The advantage we have over animals, though, is the ability to learn from the past and to prepare for the future. Although, because we’re neurotic humans, we seem to have trouble doing these things without becoming completely obsessed. And by we I mean “I.” 😉
the thing is, humans ARE very adaptable. not as fast as animals, granted that, but far more than we expect.
one long term, large scale, psychology study asked people to evaluate their happiness of their life, and evaluate how happy/sad they would be if they lost a limb or won the lottery.
over the scale of the study, some people had that happen. in all cases the *long term effect* of incredibly excellent or horrible events on their self-evaluated happiness scale was zilch.

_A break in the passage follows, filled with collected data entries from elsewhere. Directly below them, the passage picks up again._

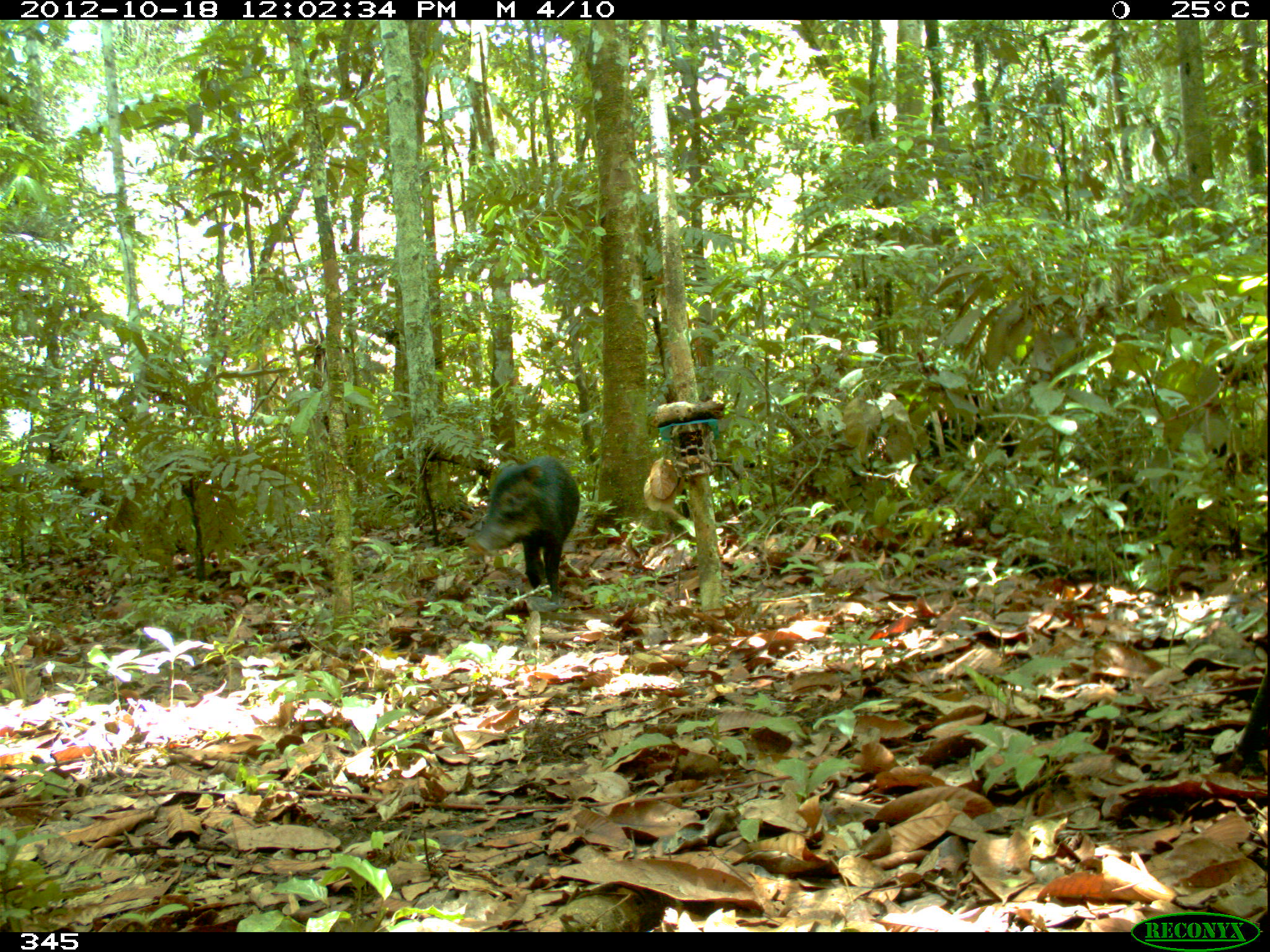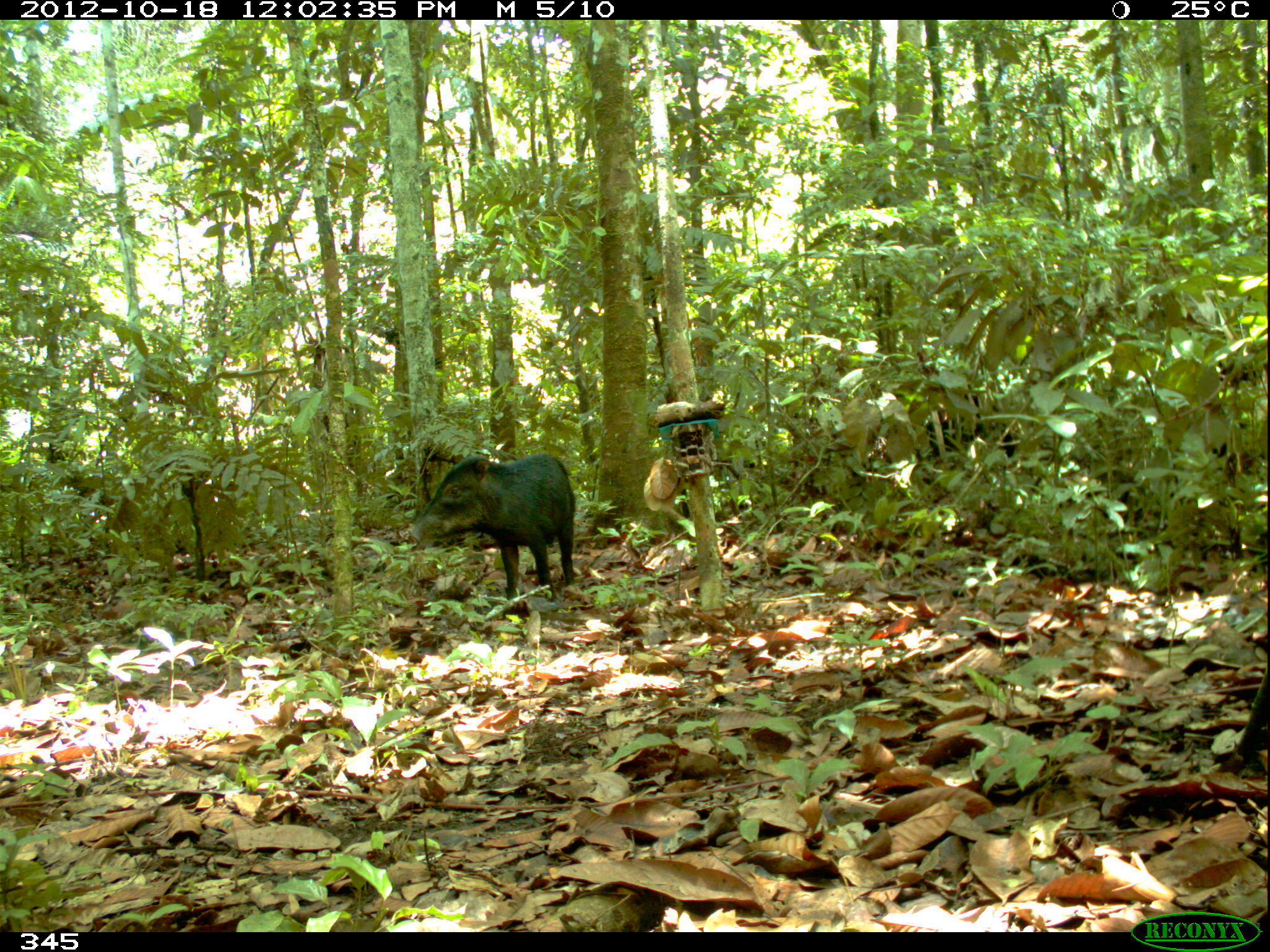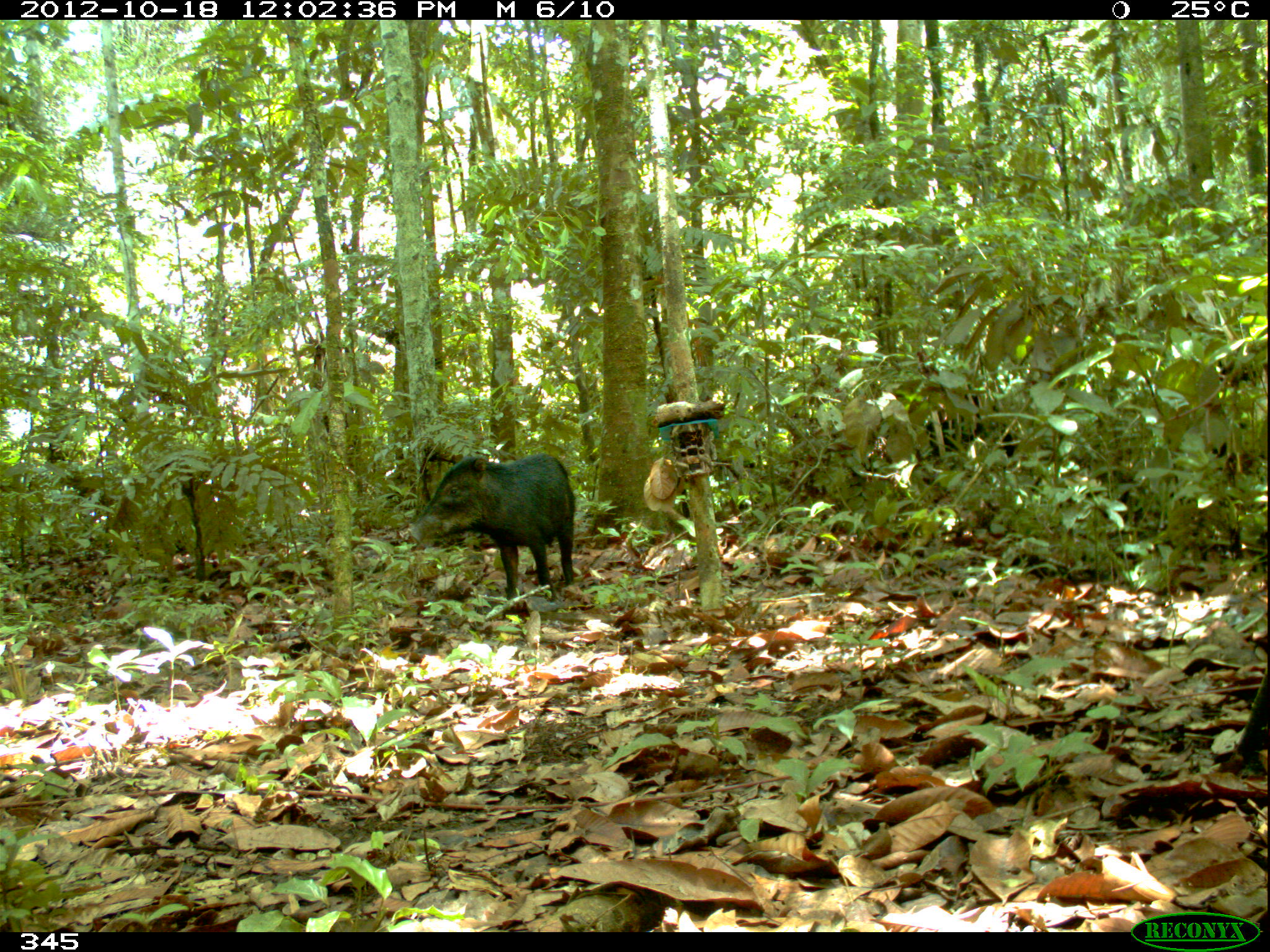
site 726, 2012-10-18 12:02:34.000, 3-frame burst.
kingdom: Animalia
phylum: Chordata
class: Mammalia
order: Artiodactyla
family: Tayassuidae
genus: Tayassu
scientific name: Tayassu pecari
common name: white-lipped peccary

so, yeah, we might think that we would be depressed eternally, but we bounce back. the other lesson is that winning the lottery doesn’t really fix anything either… if you were unhappy before, you’ll be unhappy after.
Good one Kev.
I think it just boils down to baggage. The spider only has to worry about staying alive, making a web, and catching some flies. Spiders don’t have to worry about jobs, careers, or anything else. We, on the other hand, have a hell of a complex social structure that requires multiple things from us. We gotta deal with work, friend, relationships, hobbies, and much m ore. As such, we get into a very complex rhythm, and if we take ourselves out of it (especially if it’s unexpectedly), we just have a harder time adapting.
So..yea, in a sentence: The hardship of adapting to a new environment is directly connected to the level of complexity of our social involvement. Hope it made sense =P
The other day we were going to a meeting and this funky bug was on the car, on the passenger window. It was one of those vibrant green bugs that look like a leaf with legs. This bug was freaking smart. My boss started driving fast to see if we could shake it off, but the sucker just faced the wind, got closer to the window, and folded its wings back. Then when we were at stop lights, it would crawl around and explore the window. But as soon as we caught some speed, it would stop moving, face forward, and assume a more aerodynamic position. Coolest bug i’ve ever seen.
animals are definitely more adaptable then human beings – they really just live in the “now” then in the past or future like we do. that’s what really bogs us down. like patron with his gimpy legs (well, leg singular since i forked out moolah to fix one of them!) – he doesn’t act like he’s a “special” dog. he’s just… normal. even though he has permanently dislocated kneecaps, hip dysplsia and severe bowing of the legs, he just… is.
we should all get our front lobes removed and just live like a dog. makes planning a bitch though.